A participação dos pais na vida escolar dos filhos é fundamental para a aprendizagem, e participar não significa estar todos os dias na escola ou ensinar o dever de casa. Pais analfabetos podem participar da vida escolar dos filhos organizando formas para que lele tenham momentos de estudos diários em casa e conversando sobre a sua dificuldade com os professores.
A importância que cada família dá a escola e ao ato de estudar também influenciará bastante no comportamento das crianças frente ao estudo. Uma família pode desejar que seu filho se recupere de uma nota baixa, mas decide viajar nas vésperas das provas da criança, alegando que ela pode levar os livros para estudar durante a viagem. Sem querer, esta família está dizendo ao seus filho que existem coisas muito mais importantes que a escola, e pior, que estudar pode ser feito de qualquer forma, em qualquer lugar. Sabemos que não deve ser assim, pois o ato de estudar, por ser uma atividade artificial, inventada pelo homem, exige esforço pessoal e disciplina para se transformar verdadeiramente em hábito.
Uma criança também pode desejar não aprender ( de maneira inconsciente, é claro), para continuar fazendo parte de sua família. Ou seja, vamos imaginar que esta criança possui pais e irmãos mais velhor analfabetos e ela, somente ela, teve a oportunidade de ir à escola. Essa criança pode decidir nao aprender por fidelidade à família, pois, se aprender, ficará tão diferente de seu grupo que deixará de pertencer a ele. Assim, opta-se pelo fracasso. Curioso, não?

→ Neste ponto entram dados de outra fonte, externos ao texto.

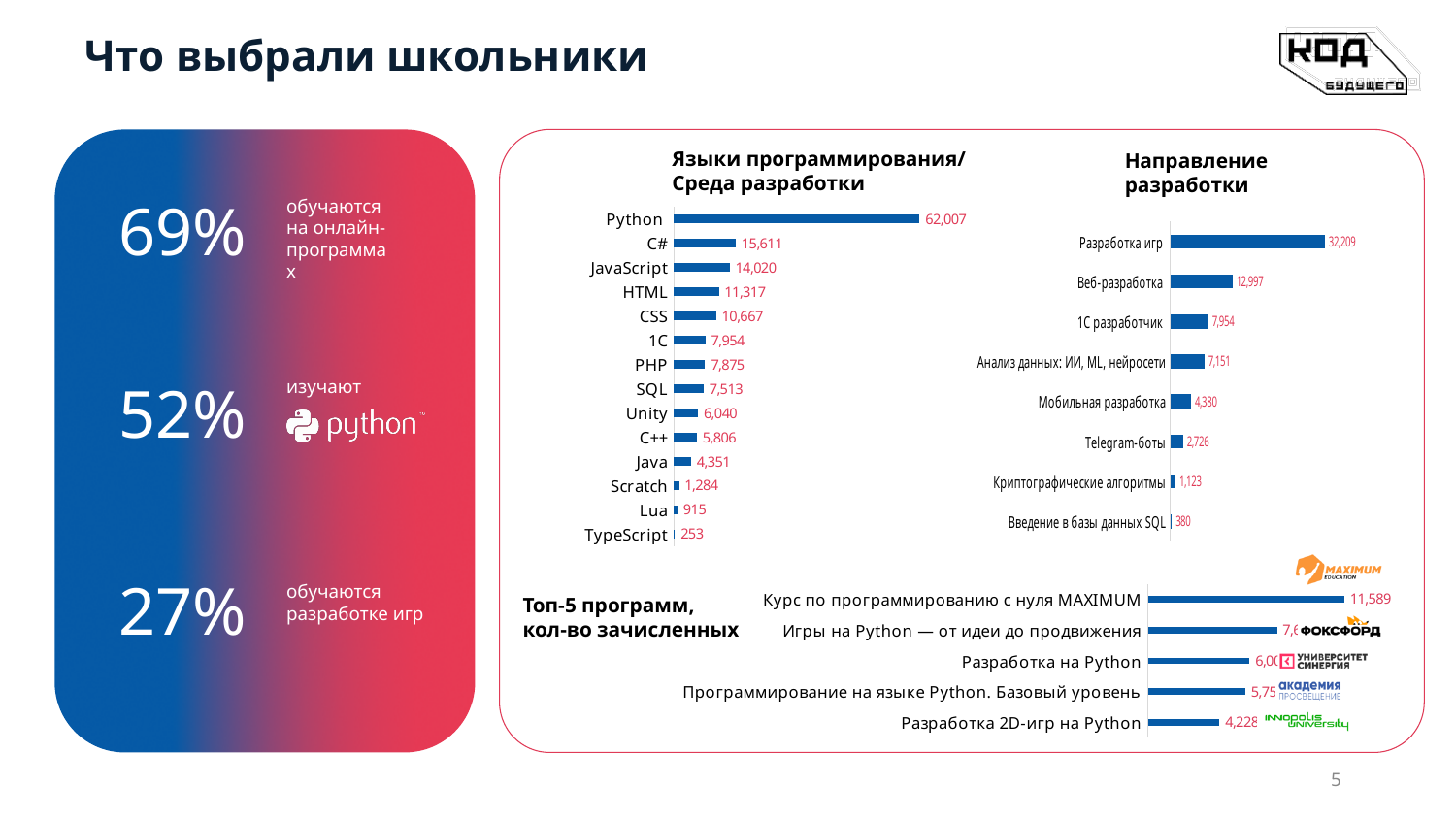
In the chart "Топ-5 программ, кол-во зачисленных", what is the value for Разработка 2D-игр на Python? 4,228 In the chart "Направление разработки", what is the difference between the values for Разработка игр and Веб-разработка? 19,212 What type of chart is "Направление разработки"? Bar chart In the chart "Направление разработки", what is the value for Веб-разработка? 12,997 In the chart "Направление разработки", how many categories are plotted? 8 In the chart "Языки программирования/Среда разработки", which is larger, the value for Unity or the value for Java? Unity In the chart "Языки программирования/Среда разработки", what is the difference between the values for C# and JavaScript? 1,591 In the chart "Языки программирования/Среда разработки", how many categories are plotted? 14 In the chart "Языки программирования/Среда разработки", which category has the lowest value? TypeScript In the chart "Направление разработки", which category has the highest value? Разработка игр In the chart "Топ-5 программ, кол-во зачисленных", what is the value for Курс по программированию с нуля MAXIMUM? 11,589 In the chart "Языки программирования/Среда разработки", what is the value for Python? 62,007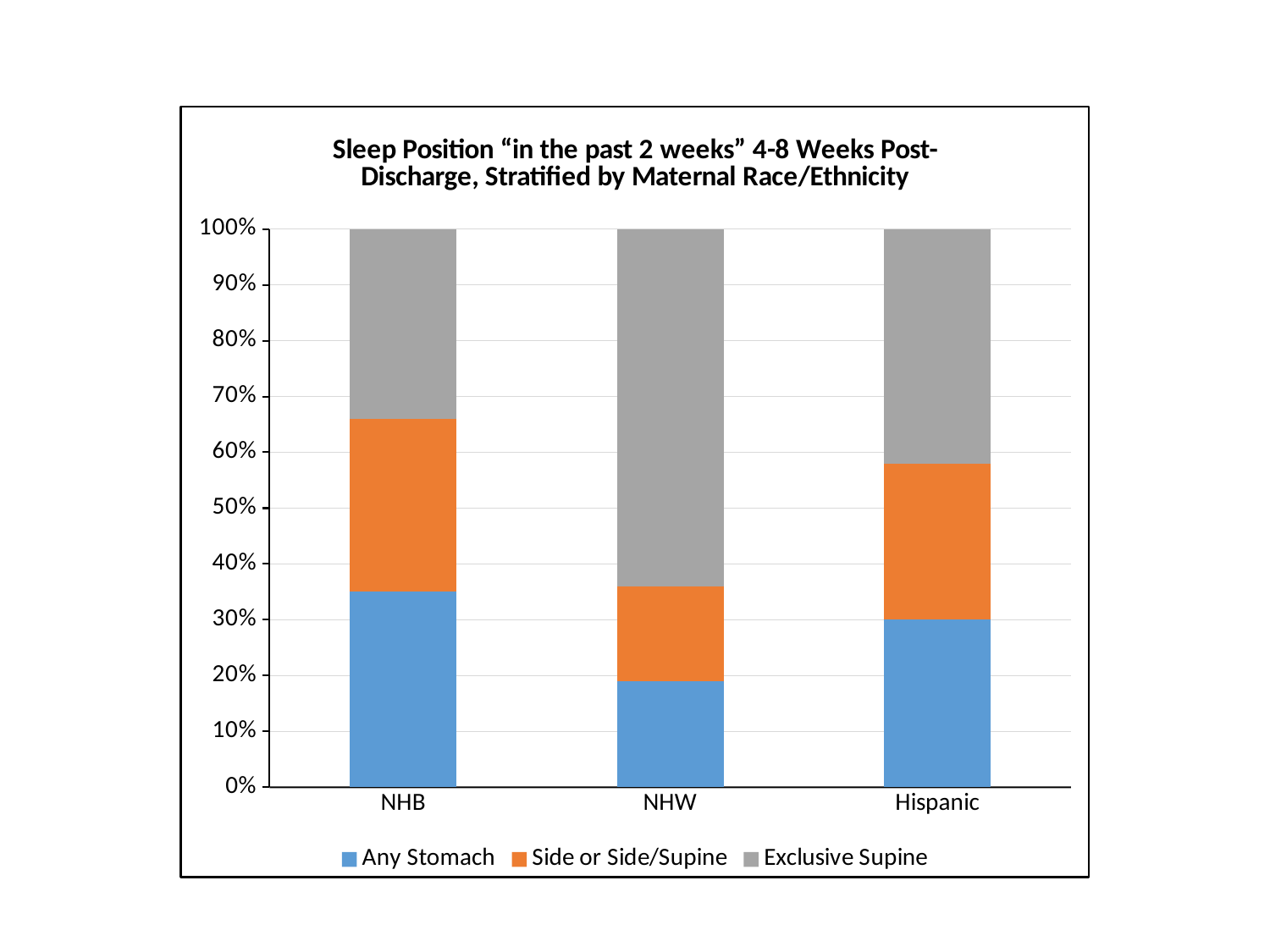
Is the Exclusive Supine value for NHW greater or less than 60%? greater Which series is shown in orange? Side or Side/Supine Which category has the smallest Any Stomach share? NHW Is the Any Stomach value for NHB greater or less than 30%? greater What is the total height of each stacked bar? 100% Which is larger, the Any Stomach share for Hispanic or for NHW? Hispanic Which category has the largest Any Stomach share? NHB Which category has the largest Exclusive Supine share? NHW What kind of chart is shown on the slide? Stacked bar chart How many categories are shown on the x axis? 3 How many series does the legend list? 3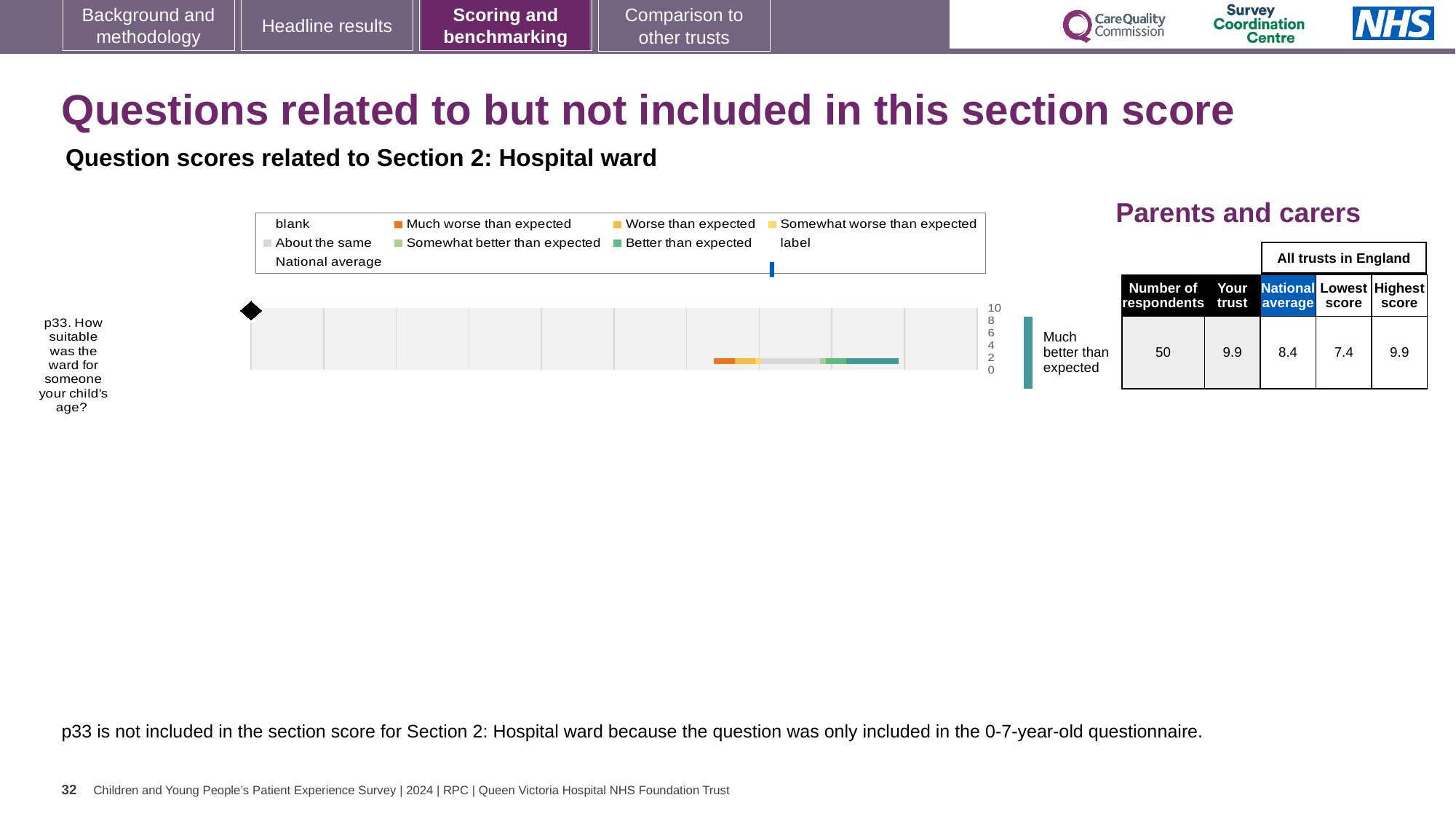
What is the lowest score among all trusts in England for p33? 7.4 Which is larger for p33: the 'Your trust' score or the national average? Your trust Which survey question is plotted in the chart? p33. How suitable was the ward for someone your child's age? What benchmark category label is shown to the right of the chart for p33? Much better than expected What is the highest score among all trusts in England for p33? 9.9 What is the difference between the 'Your trust' score and the national average for p33? 1.5 What kind of chart is shown on the slide for question p33? Bar chart How many questions are plotted in the chart on the slide? 1 What is the 'Your trust' score for p33 shown in the table next to the chart? 9.9 What is the national average score for p33 shown in the table next to the chart? 8.4 How many respondents answered question p33? 50 What is the difference between the highest and lowest scores among all trusts in England for p33? 2.5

Mas esse fato é bem mais frequente do que se imagina no ambiente escolar.
Seja qual for o problema, ficaríamos durante muito tempo, listando todos eles. É certo que nem a escola nem a família podem prescindir uma da outra. Ambas são co-autoras no processo de aprendizagem das crianças e jovens e possuem papéis muito específicos.
Ter a família como parceira do processo educativo de nossos alunos facilita o trabalho da escola e amplia a capacidade de participação dos pais na vida escolar dos filhos. Muitos pais se queixam que são chamados apenas para ajudar a resolver problemas e dificilmente para receber elogios, e todos nós sabemos o poder reforçador do elogio.
Então vale a pena experimentar. A criança sente grande prazer em ampliar os seus vínculos com a escola quando percebe que seus pais são valorizados pelo contexto escolar. uma boa sugestão para isso é convidar os pais valorizados pelo contexto escolar.Algumas escolas têm desenvolvido uma atividade denominada "escola de pais". Trata-se de um encontro semanal para conversar sobre temas inerentes à educação dos filhos. Educar um filho é uma das tarefas mais difíceis, pois os pais aprendem no processo , no decorrer do desenvolvimento dos filhos e o encontro com outros pais que estejam vivenciando a mesma situação pode ajudar os componentes do grupo a encontrar soluções para diversos problemas , além de reconhecer que existem muitos pais na mesma condição de dúvida, de conflito, etc.